Motivation (or lack of it). A lot of the tasks we take on are driven by financial motivations. Maybe we want to (or think we should) make more money, but in reality, we’re quite comfortable where we are, so even though we might think or say that we want to achieve greater financial success, the financial motivation alone is never going to be enough to make us do the task, but we keep moving it forward, because we think we should want more money.
At the end of the day, it comes down to acceptance. Acceptance of what we really want, of our own definition of success, and of who we really are (and who we’re not).
Once you accept all those things and are OK, saying, “You know what, I just don’t even really want that. It’s not who I am, it’s not what I want, and it’s not important for me to be happy,” give it up. Take it off the list and file it away as a “someday/maybe,” if you think it will ever come back on the radar or if you need that little bit of security, just in case you change your mind.
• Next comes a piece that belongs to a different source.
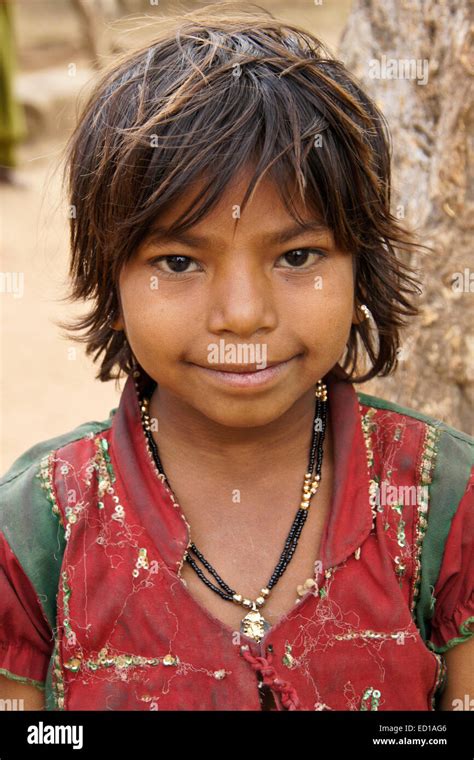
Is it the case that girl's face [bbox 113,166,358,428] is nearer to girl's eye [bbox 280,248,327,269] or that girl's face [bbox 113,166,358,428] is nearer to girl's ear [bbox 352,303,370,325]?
girl's eye [bbox 280,248,327,269]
The bottom line is that a moving to-do list adds unnecessary stress and frustration and a feeling of failure, when really you’re just attempting to achieve something that you don’t even want or that’s some arbitrary achievement that won’t even matter to you if you do accomplish it. Let it go, and be OK with it. Free up that mind space for something that you actually do want and that you stand a chance of accomplishing, because you won’t get in your own way.
What needs to be taken off your moving to-do list?